• _WHAT TO PRODUCE_: Copy the records below word for word, leaving out the pictures.

Spatial reasoning records
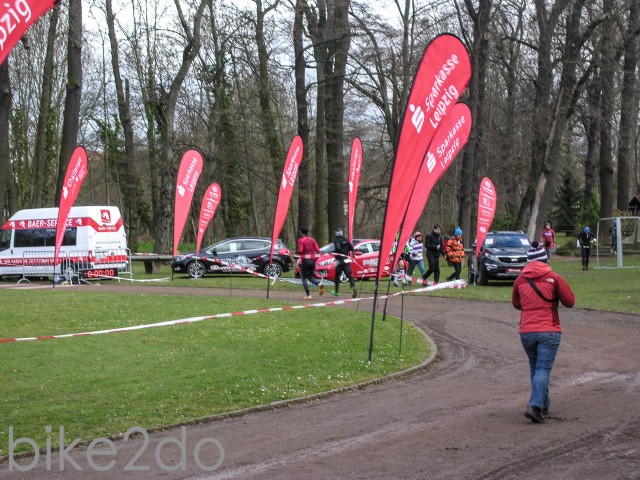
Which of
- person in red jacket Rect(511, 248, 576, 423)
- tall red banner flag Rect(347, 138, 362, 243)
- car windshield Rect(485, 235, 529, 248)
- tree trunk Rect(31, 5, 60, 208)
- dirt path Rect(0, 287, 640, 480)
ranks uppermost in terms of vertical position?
tree trunk Rect(31, 5, 60, 208)

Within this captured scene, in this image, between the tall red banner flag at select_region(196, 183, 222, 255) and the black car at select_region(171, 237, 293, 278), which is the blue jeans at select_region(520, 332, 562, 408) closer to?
the tall red banner flag at select_region(196, 183, 222, 255)

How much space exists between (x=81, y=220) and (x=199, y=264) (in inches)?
203

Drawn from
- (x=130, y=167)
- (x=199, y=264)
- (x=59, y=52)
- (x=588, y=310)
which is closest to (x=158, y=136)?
(x=130, y=167)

• _THE OUTPUT_:
Which of
- person in red jacket Rect(511, 248, 576, 423)
- tall red banner flag Rect(347, 138, 362, 243)
- car windshield Rect(485, 235, 529, 248)
- tree trunk Rect(31, 5, 60, 208)
- dirt path Rect(0, 287, 640, 480)
ranks uppermost in terms of vertical position?
tree trunk Rect(31, 5, 60, 208)

Within this captured scene, in this image, between the tall red banner flag at select_region(196, 183, 222, 255) and the black car at select_region(171, 237, 293, 278), which is the blue jeans at select_region(520, 332, 562, 408) closer to?
the tall red banner flag at select_region(196, 183, 222, 255)

How much space exists between (x=81, y=220) and (x=199, y=264) (in inches)?
203

Drawn from
- (x=130, y=167)
- (x=199, y=264)
- (x=59, y=52)
- (x=588, y=310)
which is closest to (x=158, y=136)?
(x=130, y=167)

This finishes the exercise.